まず第一が民事責任です。運転者は、加害者として、被害者に対し、損害の賠償をしなければなりません。
つぎに刑事責任です。運転者は通常、業務上過失致死傷罪という犯罪に該当し、懲役か禁鋼、または罰金に処せられることになります。
第三が行政上の責任です。行政処分ともいいます。これは、管轄地の公安委員会が、運転免許の停止とか、取消しをするものです。
民事責任、つまり損害賠償の問題は、九〇パーセントくらいまで示談によって解決しています。純粋に裁判によって解決したものは、残りのわずかです。
示談というのは、損害賠償や慰謝料をいつ、いくら、どういう方法で支払うかについて、裁判によらないで、加害者と被害者とが話し合って決めることです。

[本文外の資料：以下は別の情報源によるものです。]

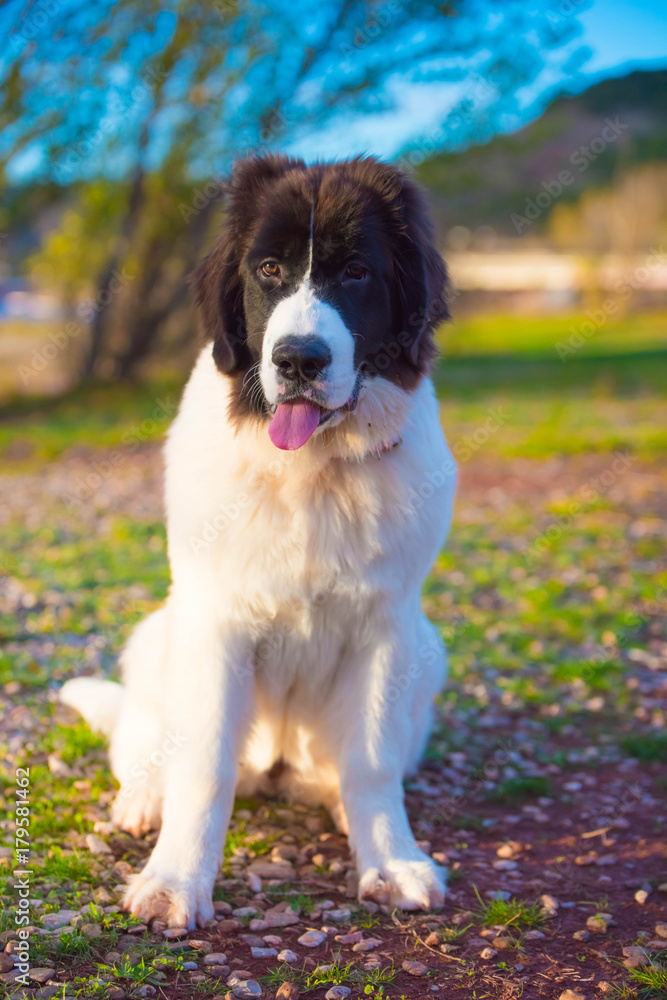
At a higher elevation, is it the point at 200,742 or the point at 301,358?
the point at 301,358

争いをしている当事者がお互いに譲歩しあって、その間の争いをやめる約束のことを和解契約といいます。交通事故の当事者が、お互いに譲り合って、紛争を解決する示談の場合には、法律的には和解契約となります。
示談は話し合いで紛争を解決することですから、交通事故のときにかぎって行なわれるのではなく、土地や建物の紛争のときにも、金銭貸借の紛争のときにも行なわれます。
加害者と被害者とが示談するということは、損害賠償(民事責任)の問題を解決することですから、刑事責任や行政上の責任について示談することはできません。たとえ被害者が承知したからと言って、事故をなかったものにすることはできません。ただ、示談が成立していると、加害者は相当の金を支払って誠意を示したことになりますから、加害者に対する刑事処分は、示談していない場合に比べて軽くなることがあります。
いったん示談をすると、やり直すことはできません。
示談というのは、加害者が被害者に対して損害賠償として九〇〇万円なら九〇〇万円を支払うことを約束し、被害者はその金額の支払いを受けることで満足し、それ以上、加害者に損害賠償の請求をしないという約束です。

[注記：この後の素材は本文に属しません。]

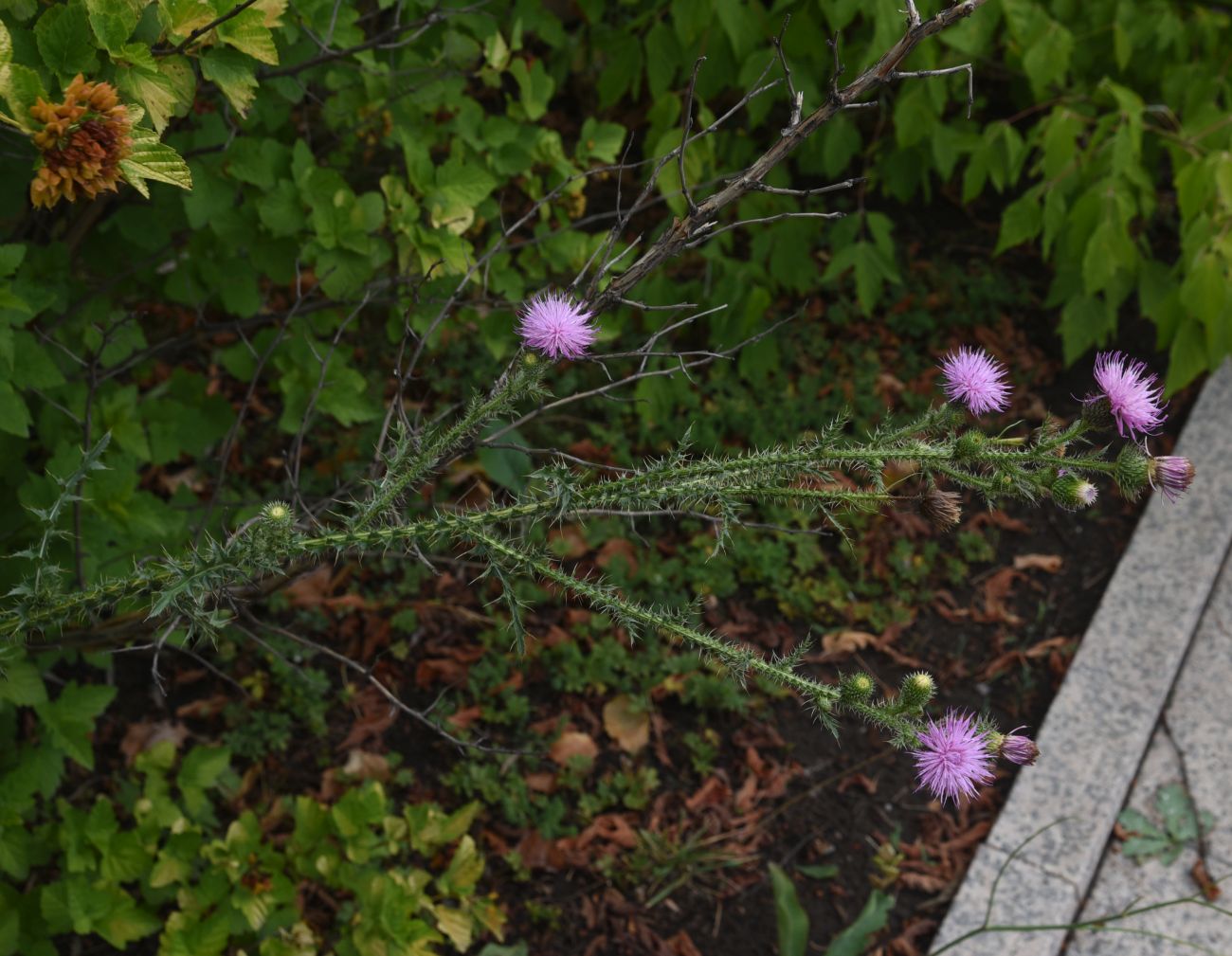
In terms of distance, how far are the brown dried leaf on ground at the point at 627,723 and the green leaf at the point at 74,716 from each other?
55.3 inches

ですから、いったん成立すれば、被害者側は、示談後に損害が増加したからといって、加害者に追加請求をすることはできませんし、また加害者側も、被害者の実際の損害は示談した金額よリ少なかったからといって、示談金を減額することを請求できません。
お互いに、その示談によって事件に終止符を打つつもりで成立させたものです。一方の者が、自分の不注意によって、間違った内容の示談をしたからといって、示談をやり直すことはできません。では絶対やり直しができないのかというと、そうでもありません。
示談成立後に後遺症が発生したときは、被害者は示談金とは別に後遺症の分を追加して請求できます。また示談をしたときと比べ、被害者の容態が著しく変更した場合には、示談そのものが無効となることもあります。